I want and need my mom to be lucid enough to see me receive a master’s degree, land a career, get married, have children and lead a happy and successful life. It is a difficult compromise: my sense of independence and newfound adulthood versus my growing sense of obligation to be my mom’s informal caregiver. It’s also a difficult reality to explain to my friends — even if it’s a familiar situation to them, it’s something they experience more distantly with their grandparents.
At an age when we are repeatedly told that our futures are ours and ours alone, it feels strange to start making decisions around someone other than myself. Should I move home after I graduate? How long should I plan on living with my parents? What if I decide to go to graduate school abroad and my mom’s condition deteriorates?
Dementia & Alzheimer’s in Canada
Maybe your grandparents are starting to show signs of dementia or Alzheimer’s, or you currently act as an informal caregiver for another family member facing a degenerative condition or disease.
According to the Alzheimer’s Society of Canada, nearly 750 000 Canadians currently live with dementia or Alzheimer’s, and this number will increase to nearly 1.5 million by 2031. Canadian policy makers are expressing concern that the Canadian health-care system will not be able to keep up with the increasing caregiving demands of an aging population. Unlike many degenerative physical conditions, much of the support and treatment for individuals living with dementia or Alzheimer’s often rests with their families instead of the formal healthcare system.

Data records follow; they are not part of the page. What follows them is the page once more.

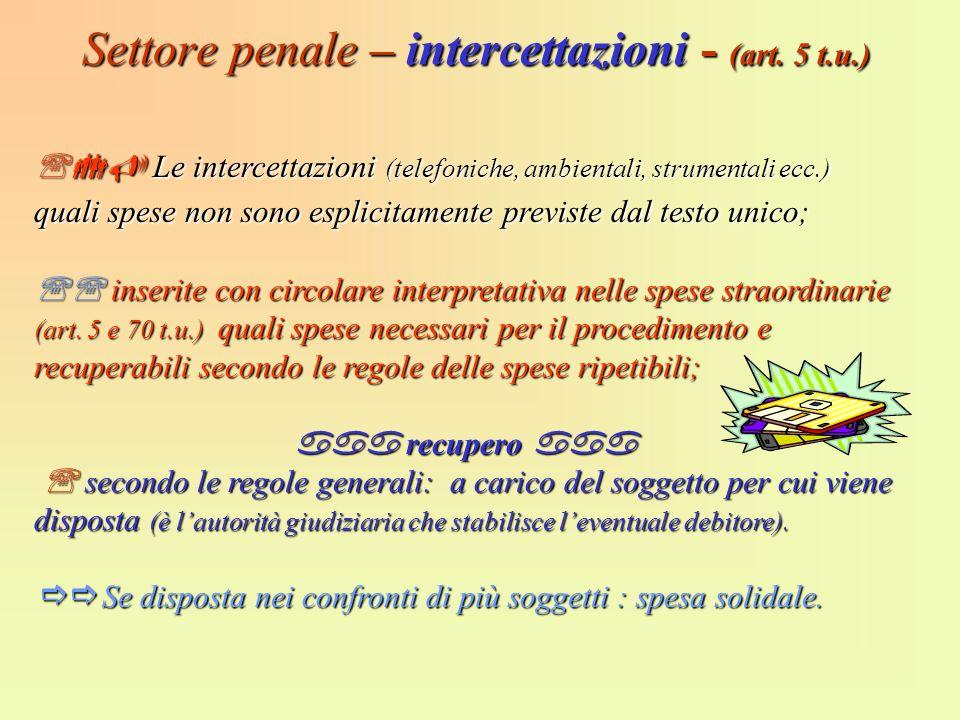 Settore penale – intercettazioni - (art. 5 t.u.)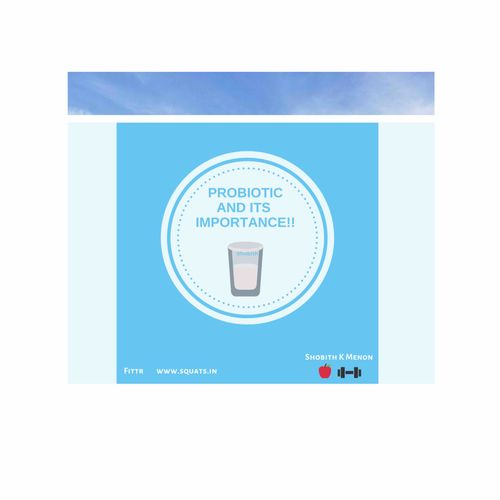 Probiotic and Its importance !!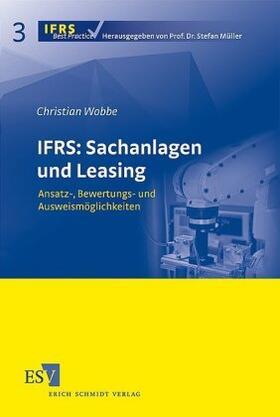 Wobbe | IFRS: Sachanlagen und Leasing | Buch | sack.de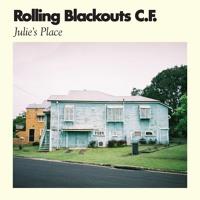 Rolling Blackouts Coastal Fever - Julie's Place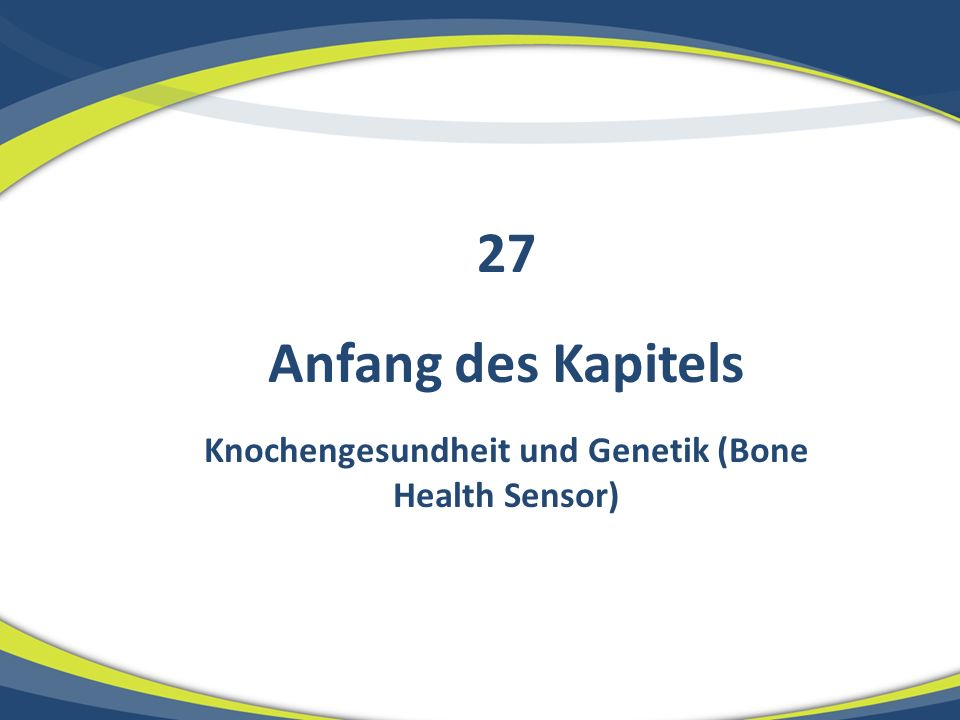 Anfang des Kapitels Knochengesundheit und Genetik (Bone Health Sensor) 27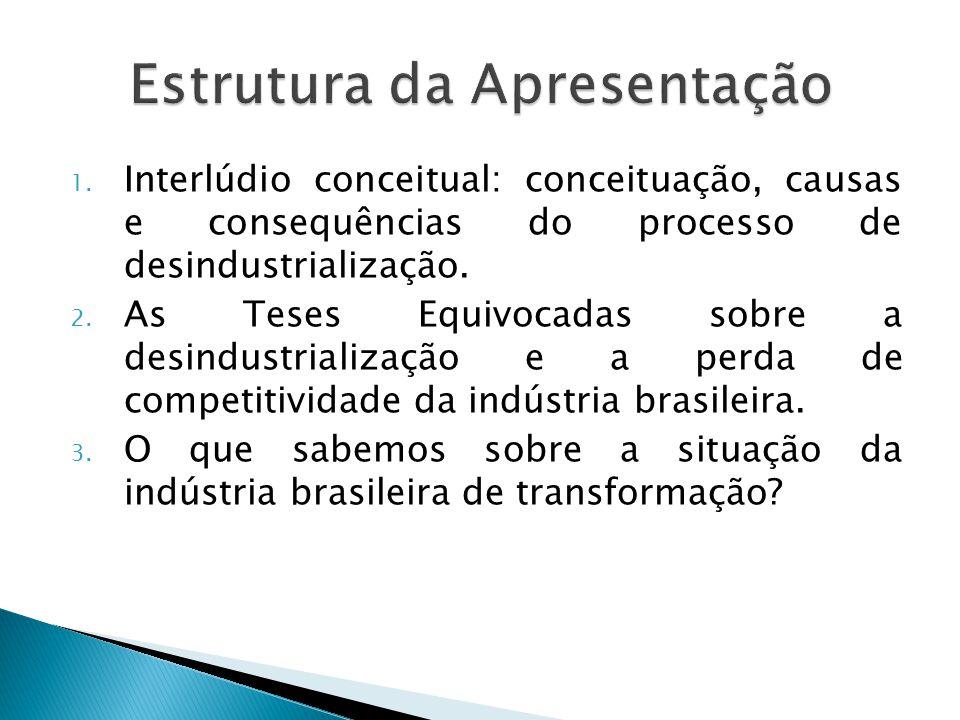 1. Interlúdio conceitual: conceituação, causas e consequências do processo de desindustrialização. 2. As Teses Equivocadas sobre a desindustrialização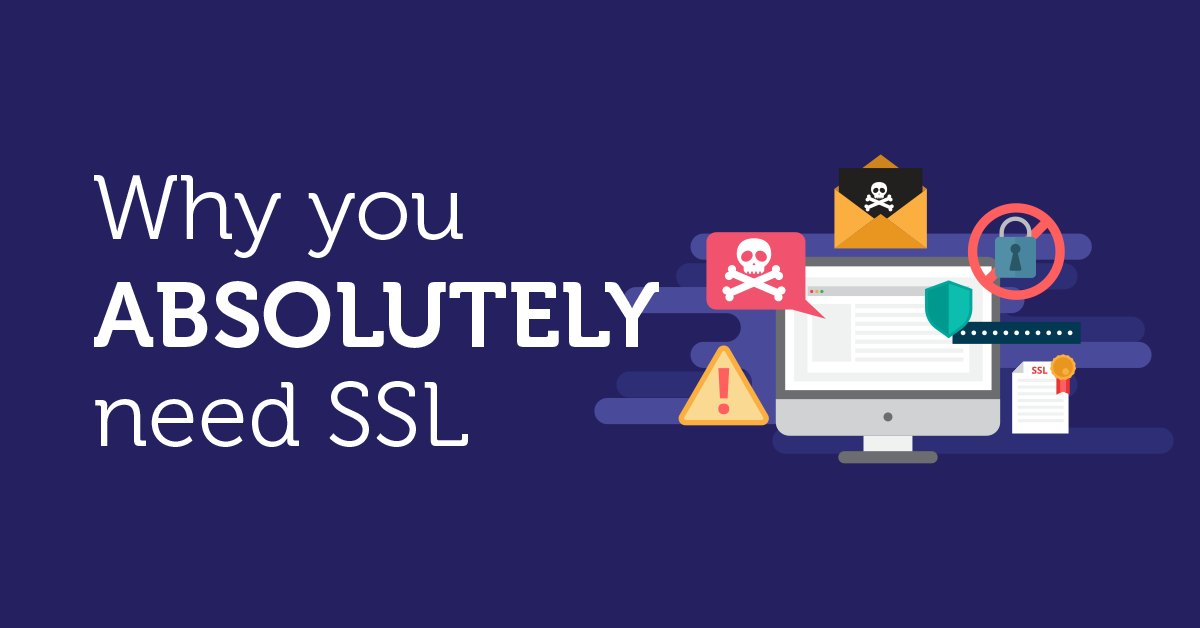 Why You Absolutely Need SSL!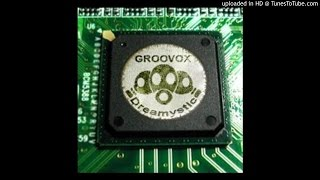 02. Groovox Feat Tom Soares - Dreamystic (Almazone Rmx)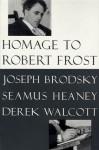 Homage to Robert Frost - Joseph Brodsky, Derek Walcott, Seamus Heaney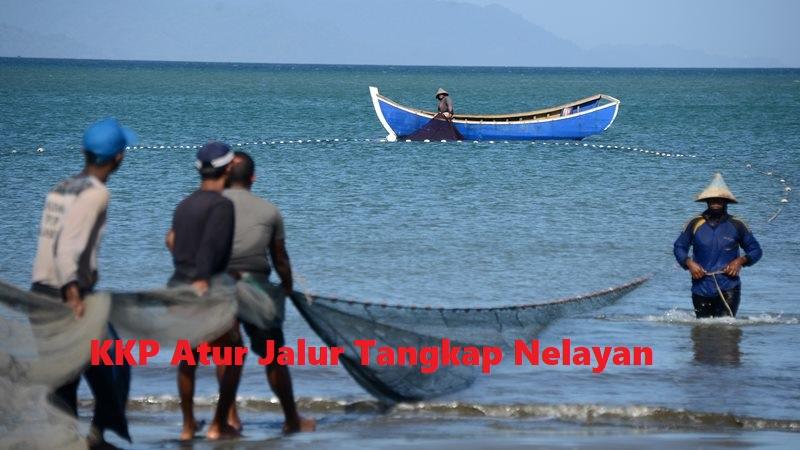KKP Atur Jalur Tangkap Nelayan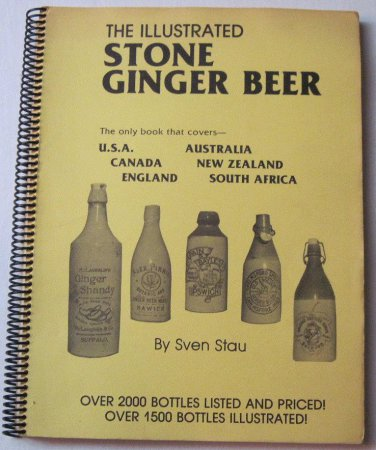 The Illustrated Stone Ginger Beer by Stau 1984 1st limited edition Antique Stoneware Bottles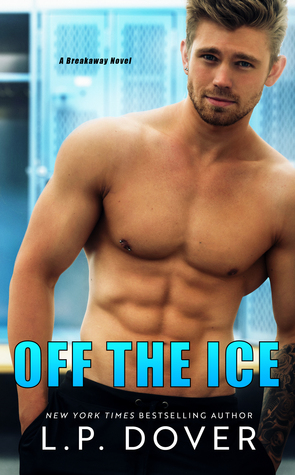 Off the Ice (A Breakaway Novel)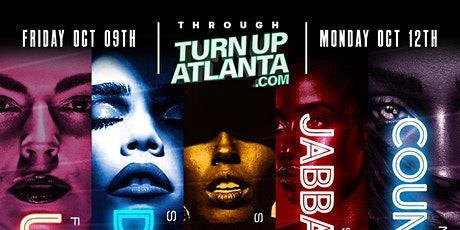 TURN UP ATLANTA URBAN/CARIB EVENT WEEKEND | 6 EVENTS OCT 9TH - OCT 12TH tickets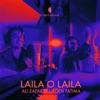 Laila O Laila feat Urooj Fatima Single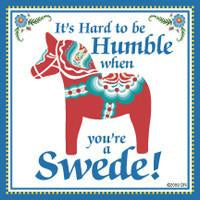 Swedish Souvenirs Magnet Tile Humble Swede - Below $10, Collectibles, Home & Garden, Kitchen Magnets, Magnet Tiles, Magnet Tiles-Swedish, Magnets-Refrigerator, PS-Party Favors, PS-Party Favors Swedish, Scandinavian, Swedish, SY: Humble Being Swede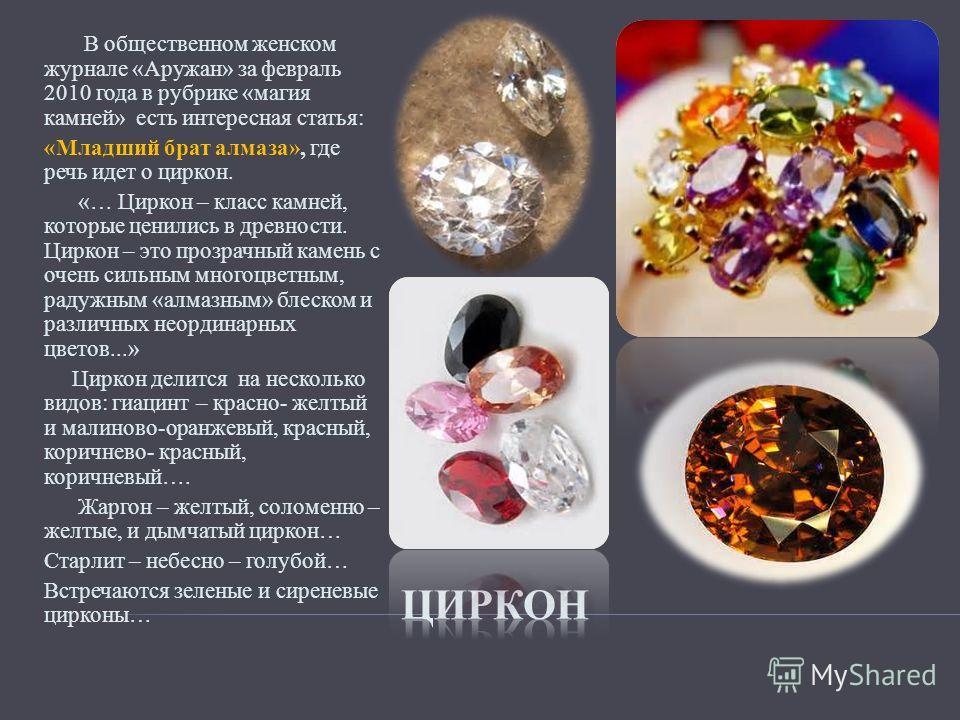 В общественном женском журнале «Аружан» за февраль 2010 года в рубрике «магия камней» есть интересная статья: «Младший брат алмаза», где речь идет о циркон. «… Циркон – класс камней, которые ценились в древности. Циркон – это прозрачный камень с очен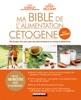 Ma bible de l'alimentation cétogène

In 2011, family caregivers in Canada spent 444 million unpaid hours caring for loved ones with dementia according to the Alzheimer’s Society of Canada. The effects are particularly profound for young caregivers. Ottawa’s Vanier Institute of the Family reports that many children of parents with degenerative conditions face increased stress and anxiety, social isolation and a sense of resentment about their caregiving responsibilities.
Much like my struggle to decide where to move after graduation or how I should balance time between academics and family, young caregivers can sometimes feel like their choices or opportunities are compromised because of a deep sense of family obligation. This experience has undoubtedly forced me to grow up much more quickly than my move across the country for university did.
Moving forward
So, is the situation only going to get worse? Is my future as child of a parent with a degenerative condition destined to be one of compromise, sadness and grief? I have no choice but to come to terms with what will be a very uncertain future.
My mom teaches me to live every day with patience, grace and a deep sense of caring. To have a relationship with my mom as she is today, without using my childhood as a point of comparison, is a true exercise in humility, maturity and compassion.
For years, my mom did so much to make sure our family was happy and cared for. She moved my brother and me to Edmonton so we could attend better schools than those that were available in rural northern Alberta. For years, we commuted two hours each way every weekend to visit my dad. She returned to the workforce after being a stay-at-home mom to help save for our university education. She listened to my trivial teenage-girl problems with a sense of gentleness and understanding unmatched by anyone. While her memory will fade, there is something that won’t — her deep sense of respect and investment in the well-being of her family.
It’s easy to grieve for what feels like a life-changing and unexpected loss, or to fear the day my mom won’t remember who I am. To only miss the person my mom once was feels dehumanizing and doesn’t do her current self justice. It’s also easy to be angry — not at anyone in particular, but at a circumstance that is both heartbreaking and deeply infuriating.
In some ways, I have been robbed of my mother. She can’t give me the rational, adult advice about graduate-school programs or future next steps that my friends’ parents can provide with ease.
Sooner than I ever imagined this would happen, I am my mother’s caregiver — and that’s okay.